UiO risks a million kroner fine

Read the University of Oslo’s reply here

After an inspection, the Data Protection Authority has asked UiO to change its security procedures. The letter relates to the processing of sensitive personal information such as social security numbers, information about large groups of people, and information classified as confidential.

«If we find areas we believe have a weakness, we will give notice about what to do. This can be anything from a small change to a serious security gap,» said Veronica Jarnskjold Buer, a senior engineer in the agency.

Forgot to de-ice: UiO fined for ice hazard

Processing UiO's response

Buer is currently processing UiO’s response to the matter. After the case has been finalized, the Data Protection Authority will decide whether to accept UiO’s explanation, or to instruct the university to apply changes.

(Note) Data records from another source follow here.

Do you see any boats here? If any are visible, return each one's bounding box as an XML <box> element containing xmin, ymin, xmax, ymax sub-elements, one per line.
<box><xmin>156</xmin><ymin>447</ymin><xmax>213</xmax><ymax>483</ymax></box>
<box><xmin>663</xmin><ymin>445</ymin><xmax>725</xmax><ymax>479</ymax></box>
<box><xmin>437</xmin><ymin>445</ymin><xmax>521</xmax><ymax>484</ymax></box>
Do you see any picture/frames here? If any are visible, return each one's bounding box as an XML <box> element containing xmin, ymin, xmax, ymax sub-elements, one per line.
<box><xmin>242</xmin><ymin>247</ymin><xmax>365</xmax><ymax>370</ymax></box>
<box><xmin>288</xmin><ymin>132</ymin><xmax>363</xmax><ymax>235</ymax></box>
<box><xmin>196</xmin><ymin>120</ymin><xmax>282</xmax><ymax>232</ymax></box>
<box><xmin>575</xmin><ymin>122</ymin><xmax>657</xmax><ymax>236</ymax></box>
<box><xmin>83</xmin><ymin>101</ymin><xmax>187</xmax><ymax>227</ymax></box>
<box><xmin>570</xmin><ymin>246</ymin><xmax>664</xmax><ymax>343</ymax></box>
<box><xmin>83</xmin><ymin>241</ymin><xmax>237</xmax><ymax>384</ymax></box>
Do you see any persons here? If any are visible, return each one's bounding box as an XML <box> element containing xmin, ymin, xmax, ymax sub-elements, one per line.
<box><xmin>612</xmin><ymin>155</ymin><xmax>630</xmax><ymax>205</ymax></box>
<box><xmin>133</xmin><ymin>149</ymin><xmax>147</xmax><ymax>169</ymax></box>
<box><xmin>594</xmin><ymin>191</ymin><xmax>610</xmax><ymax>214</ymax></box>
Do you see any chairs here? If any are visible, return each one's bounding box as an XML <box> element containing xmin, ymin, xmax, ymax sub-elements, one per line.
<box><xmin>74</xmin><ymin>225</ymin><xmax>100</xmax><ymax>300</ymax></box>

Since the case is not settled, the details of the order are hidden from the public.

Quote: It could be anything from a small change to a serious security gap.» Veronica Jarnskjold Buer

In October 2016, the agency issued a letter on the topic. The University of Oslo responded by sending information about its safety practices, but the Data Protection Authority was not satisfied. A letter was sent 21 November 2017 with a decision requiring UiO to make changes in its data system. UiO chose to send a final reply rather than to accept the order.

Steep fines possible

«I may have misunderstood, and then this is not a case. The decision will be waived if it appears that the University of Oslo has followed the rules,» said Buer.

If the decision is maintained, the fine will certainly sting. That was the outcome for a health company recently, after a report from the Data Protection Authority revealed serious security breaches.